PolskaZa łapówki poborowi unikali służby wojskowej

Za łapówki poborowi unikali służby wojskowej

Dwóch lekarzy za łapówki umożliwiało
młodym mężczyznom z Wodzisławia Śląskiego uniknięcie służby
wojskowej. Z takiej drogi uzyskania odroczenia skorzystało
kilkudziesięciu przedpoborowych, płacili za to po kilka tysięcy
złotych - ustaliła policja, która zakończyła śledztwo w tej
sprawie.

Jak poinformował Jacek Pytel z zespołu prasowego śląskiej policji, funkcjonariusze wpadli na trop przestępczego procederu na początku ubiegłego roku. Ze wstępnych informacji wynikało, że właściciel warsztatu samochodowego w Wodzisławiu przyjmował do pracy młodych mężczyzn w wieku przedpoborowym. Za pieniądze proponował im zwolnienie ze służby wojskowej - poprzez przyznanie przed komisją lekarską kategorii zdrowia "D" - zwalniającej od służby wojskowej w czasie pokoju.

Chcąc uniknąć wojska, młodzi mężczyźni płacili od dwóch do siedmiu tysięcy złotych. Wysokość łapówki była uzależniona od statusu majątkowego rodziny przedpoborowego. Przestępczy proceder trwał od 1998 roku. Z takiej formy zwolnienia z wojska skorzystało kilkudziesięciu przedpoborowych - powiedział Pytel.

Policjanci z Wydziału do Walki z Korupcją KWP w Katowicach zatrzymali 33-letniego właściciela warsztatu (wobec którego zastosowano poręczenie majątkowe w kwocie 20 tys. zł), współpracującego z nim 42-letniego pośrednika (nadal przebywa w areszcie) oraz dwóch lekarzy: chirurga z powiatowej wojskowej komisji lekarskiej (jest aresztowany) oraz internistę, który pozostaje na wolności po wpłaceniu 50 tys. zł kaucji.

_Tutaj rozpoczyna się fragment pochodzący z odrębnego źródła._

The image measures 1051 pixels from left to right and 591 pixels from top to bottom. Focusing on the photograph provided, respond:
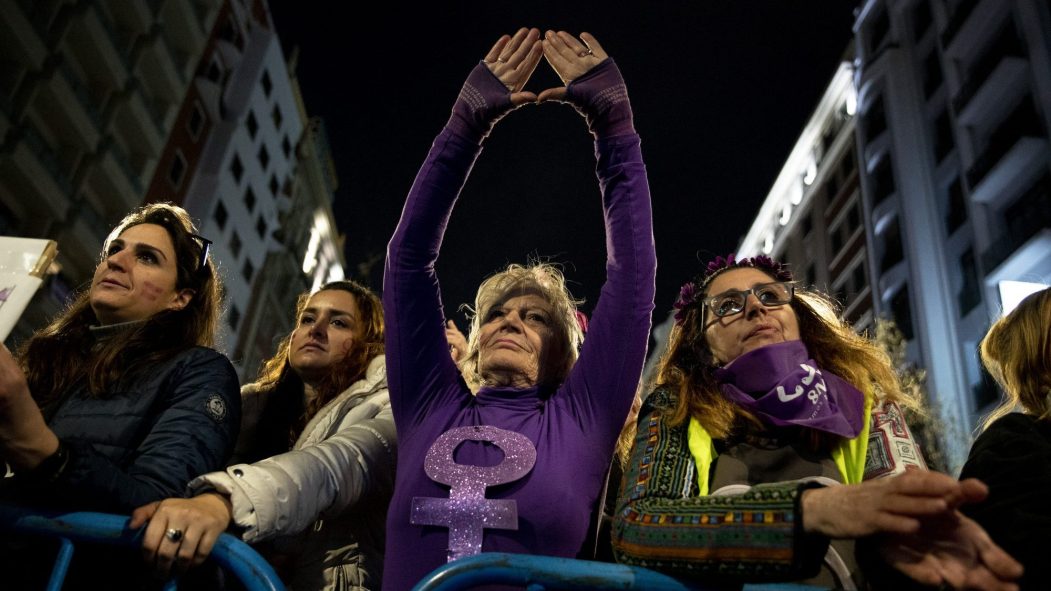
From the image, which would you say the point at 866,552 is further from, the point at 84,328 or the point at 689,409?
the point at 84,328

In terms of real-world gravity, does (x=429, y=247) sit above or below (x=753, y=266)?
below

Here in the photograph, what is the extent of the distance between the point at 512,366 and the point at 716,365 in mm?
767

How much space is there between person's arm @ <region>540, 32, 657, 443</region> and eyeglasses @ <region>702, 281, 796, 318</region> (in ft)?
1.06

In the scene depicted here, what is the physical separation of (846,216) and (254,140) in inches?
966

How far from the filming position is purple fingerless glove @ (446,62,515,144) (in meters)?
2.99

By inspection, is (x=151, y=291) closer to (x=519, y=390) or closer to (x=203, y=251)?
(x=203, y=251)

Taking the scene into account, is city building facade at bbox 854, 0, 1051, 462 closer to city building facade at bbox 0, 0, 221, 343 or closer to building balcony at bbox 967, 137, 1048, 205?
building balcony at bbox 967, 137, 1048, 205

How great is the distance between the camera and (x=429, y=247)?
2936 mm

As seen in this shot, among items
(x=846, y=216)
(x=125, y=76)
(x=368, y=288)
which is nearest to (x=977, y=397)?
(x=846, y=216)

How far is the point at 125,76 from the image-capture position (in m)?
22.8

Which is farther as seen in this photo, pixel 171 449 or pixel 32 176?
pixel 32 176

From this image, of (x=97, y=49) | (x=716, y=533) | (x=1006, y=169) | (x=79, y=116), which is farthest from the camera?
(x=1006, y=169)

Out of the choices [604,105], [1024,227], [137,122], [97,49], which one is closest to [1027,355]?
[604,105]

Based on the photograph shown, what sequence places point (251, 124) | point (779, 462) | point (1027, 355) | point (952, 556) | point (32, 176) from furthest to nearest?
point (251, 124)
point (32, 176)
point (1027, 355)
point (779, 462)
point (952, 556)
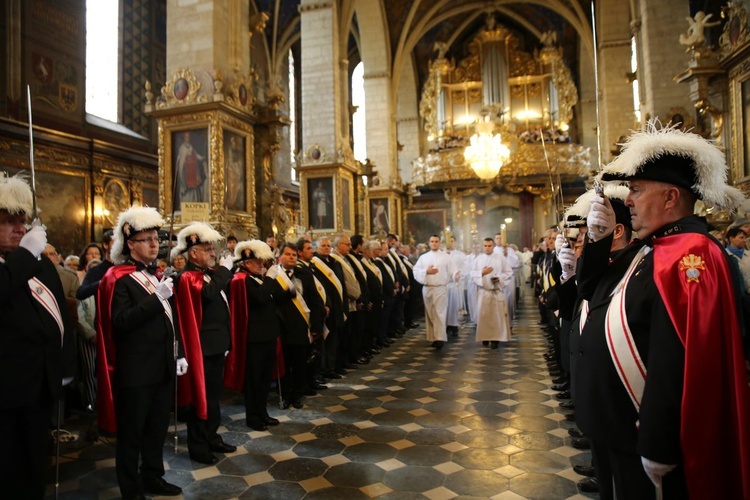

Nieuczciwi lekarze sporządzali fałszywą dokumentację medyczną i instruowali poborowych, jak zachowywać się przed komisją - mieli uskarżać się na bóle brzucha i mówić, jakie leki zażywali. Przedpoborowi mówili najczęściej, że cierpią na chorobę wrzodową. Głównym - fałszywym - dokumentem, który tę chorobę potwierdzał, było zaświadczenie o przeprowadzonej gastroskopii.

Nieuczciwi lekarze za przyjmowanie łapówek mogą spędzić w więzieniu nawet 10 lat. Właścicielowi warsztatu i współpracującemu z nim pośrednikowi grozi do ośmiu lat więzienia. Natomiast przedpoborowi odpowiedzą za wprowadzenie w błąd komisji lekarskiej (grozi im za to grozi do trzech lat więzienia), wręczenie łapówek (do ośmiu lat) i posługiwanie się fałszywymi dokumentami (do dwóch lat więzienia).

Akt oskarżenia przesłała do sądu Prokuratura Okręgowa w Gliwicach. "Zakończone śledztwo to fragment dużej sprawy. Kolejne akty oskarżenia, dotyczące innych osób, wkrótce także zostaną przesłane do sądu" - powiedziała PAP rzeczniczka prokuratury Ewa Zajączkowska.